1955 novel by R. K. Narayan

Waiting for the Mahatma is a 1955 novel by R. K. Narayan.

==Plot summary==
Sriram is a high school graduate who lives with his grandmother in Malgudi, the fictional Southern Indian town in which much of Narayan's fiction takes place. Sriram is attracted to Bharati, a girl of his age who is active in Mahatma Gandhi's Quit India movement, and he becomes an activist himself. He then gets involved with anti-British extremists, causing much grief to his grandmother. Sriram's underground activity takes place in the countryside, an area alien to him, and the misunderstandings with the locals provide the book's best comic moments. After spending some time in jail, Sriram is reunited with Bharati, and the story ends with their engagement amidst the tragedy of India's partition in 1947 and Gandhi's death in 1948.

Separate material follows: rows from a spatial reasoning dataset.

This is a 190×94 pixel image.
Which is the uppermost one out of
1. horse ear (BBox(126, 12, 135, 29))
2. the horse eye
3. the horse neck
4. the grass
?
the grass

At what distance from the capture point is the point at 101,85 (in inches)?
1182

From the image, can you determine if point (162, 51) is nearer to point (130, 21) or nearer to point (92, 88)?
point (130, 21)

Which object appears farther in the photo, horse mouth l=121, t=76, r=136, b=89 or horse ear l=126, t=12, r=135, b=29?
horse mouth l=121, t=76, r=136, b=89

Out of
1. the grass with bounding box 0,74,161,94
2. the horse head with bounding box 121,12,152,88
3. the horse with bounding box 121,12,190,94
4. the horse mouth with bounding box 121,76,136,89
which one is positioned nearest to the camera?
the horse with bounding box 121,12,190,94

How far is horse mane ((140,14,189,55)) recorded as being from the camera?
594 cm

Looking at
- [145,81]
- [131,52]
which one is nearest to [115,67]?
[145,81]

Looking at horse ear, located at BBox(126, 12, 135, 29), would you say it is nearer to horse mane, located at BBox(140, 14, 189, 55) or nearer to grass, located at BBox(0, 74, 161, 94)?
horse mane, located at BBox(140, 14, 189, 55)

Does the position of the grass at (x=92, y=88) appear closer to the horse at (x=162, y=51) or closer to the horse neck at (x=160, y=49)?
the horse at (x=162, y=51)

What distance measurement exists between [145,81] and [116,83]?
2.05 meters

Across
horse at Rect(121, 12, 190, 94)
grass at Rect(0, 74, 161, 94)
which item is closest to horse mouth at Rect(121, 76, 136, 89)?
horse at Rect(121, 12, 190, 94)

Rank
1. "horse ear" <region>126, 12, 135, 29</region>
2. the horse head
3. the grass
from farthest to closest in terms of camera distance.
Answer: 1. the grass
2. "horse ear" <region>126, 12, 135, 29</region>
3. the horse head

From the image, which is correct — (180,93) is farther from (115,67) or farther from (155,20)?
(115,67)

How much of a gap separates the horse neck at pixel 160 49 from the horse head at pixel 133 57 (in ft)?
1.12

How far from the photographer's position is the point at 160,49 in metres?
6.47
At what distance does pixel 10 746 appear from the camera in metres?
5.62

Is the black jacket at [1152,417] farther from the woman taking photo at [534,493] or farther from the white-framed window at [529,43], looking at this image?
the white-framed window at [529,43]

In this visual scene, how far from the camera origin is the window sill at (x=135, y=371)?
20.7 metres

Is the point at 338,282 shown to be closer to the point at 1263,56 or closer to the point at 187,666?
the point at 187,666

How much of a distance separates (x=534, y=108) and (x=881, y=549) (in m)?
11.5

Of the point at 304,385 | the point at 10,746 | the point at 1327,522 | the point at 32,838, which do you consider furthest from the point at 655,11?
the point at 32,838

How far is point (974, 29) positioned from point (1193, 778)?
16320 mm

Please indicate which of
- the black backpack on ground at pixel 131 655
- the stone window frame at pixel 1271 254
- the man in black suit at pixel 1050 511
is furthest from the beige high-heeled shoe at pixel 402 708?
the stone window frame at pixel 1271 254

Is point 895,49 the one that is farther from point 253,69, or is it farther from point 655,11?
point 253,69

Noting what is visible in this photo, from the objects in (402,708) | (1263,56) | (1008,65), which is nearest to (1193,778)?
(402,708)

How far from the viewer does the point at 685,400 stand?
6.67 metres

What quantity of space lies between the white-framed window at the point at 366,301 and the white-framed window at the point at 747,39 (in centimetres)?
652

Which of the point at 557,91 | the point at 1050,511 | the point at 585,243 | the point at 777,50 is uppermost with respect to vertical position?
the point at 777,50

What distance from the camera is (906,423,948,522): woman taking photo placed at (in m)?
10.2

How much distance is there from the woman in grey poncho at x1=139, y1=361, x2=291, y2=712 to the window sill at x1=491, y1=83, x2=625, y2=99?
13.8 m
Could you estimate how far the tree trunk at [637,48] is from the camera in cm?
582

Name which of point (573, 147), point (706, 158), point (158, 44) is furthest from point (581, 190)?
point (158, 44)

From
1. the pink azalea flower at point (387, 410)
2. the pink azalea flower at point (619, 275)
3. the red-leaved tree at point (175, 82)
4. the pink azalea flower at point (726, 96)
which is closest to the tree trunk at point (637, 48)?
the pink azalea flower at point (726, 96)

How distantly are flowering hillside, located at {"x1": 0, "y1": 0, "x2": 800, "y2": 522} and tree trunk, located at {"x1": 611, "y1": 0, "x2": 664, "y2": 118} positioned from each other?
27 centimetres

Waiting for the Mahatma is written in Narayan's gentle comic style. An unusual feature of this novel is the participation of Gandhi as a character. His revolutionary ideas and practices are contrasted with the views of traditionalists such as the town's notables and Sriram's grandmother. This note of ambivalence towards the freedom movement may be due to Narayan's needing to reassure his mainly British audience. The political struggle serves as a background to Sriram and Bharati's unconventional romance which is concluded outside either's family circle. This is one of Narayan's most successful novels, where much happens behind the facade of the low key storytelling.